• **EXERCISE GOAL**
Retype everything from "William Kentridge http://en.wikipedia.org/wiki/William_Kentridge" down to "he would exhibit." in the blog post on the making of Smoked.
*** EXCERPTED PASSAGE ***
Jonathan Ng

Animation / Art / Design

Blog · The Making of Smoked

Smoked was my project for an animation assignment at Concordia University in the film animation program. The exercise was to create a short narrative piece depicting a “slice of life” situation, using the technique of South African animation artist William Kentridge. http://www.filmannex.com/webtv/jonathanng/movie/smoked/30570

William Kentridge http://en.wikipedia.org/wiki/William_Kentridge pioneered his own technique of charcoal animation. He started off as a painter, but in order to work out his plans for his paintings he made charcoal rough drawings. He states that he worked so much on the pre-painting stages in charcoal that he ended up mastering charcoal and never really became a painter. It was through working with charcoal that he essentially invented a new technique in animation. A combination of hand-drawn charcoal artwork and stop motion photography. He would draw and re-draw the images of his film on the same piece of paper, usually watercolour paper, and he would capture each frame using a rigged lunchbox line tester hooked up to a camera. The final frame would be the finished charcoal drawing that he would exhibit.
*** MATERIAL SUPPLIED ***
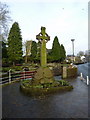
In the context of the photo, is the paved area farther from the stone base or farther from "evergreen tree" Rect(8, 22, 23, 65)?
"evergreen tree" Rect(8, 22, 23, 65)

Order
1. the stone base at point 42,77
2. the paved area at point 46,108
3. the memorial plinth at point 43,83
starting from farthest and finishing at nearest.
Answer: the stone base at point 42,77
the memorial plinth at point 43,83
the paved area at point 46,108

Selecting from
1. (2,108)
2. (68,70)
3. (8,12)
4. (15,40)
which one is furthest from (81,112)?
(15,40)

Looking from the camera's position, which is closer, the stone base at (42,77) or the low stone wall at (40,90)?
the low stone wall at (40,90)

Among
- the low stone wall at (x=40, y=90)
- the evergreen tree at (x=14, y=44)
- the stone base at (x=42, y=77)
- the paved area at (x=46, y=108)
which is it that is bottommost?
the paved area at (x=46, y=108)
***
• **SOLUTION**
William Kentridge http://en.wikipedia.org/wiki/William_Kentridge pioneered his own technique of charcoal animation. He started off as a painter, but in order to work out his plans for his paintings he made charcoal rough drawings. He states that he worked so much on the pre-painting stages in charcoal that he ended up mastering charcoal and never really became a painter. It was through working with charcoal that he essentially invented a new technique in animation. A combination of hand-drawn charcoal artwork and stop motion photography. He would draw and re-draw the images of his film on the same piece of paper, usually watercolour paper, and he would capture each frame using a rigged lunchbox line tester hooked up to a camera. The final frame would be the finished charcoal drawing that he would exhibit.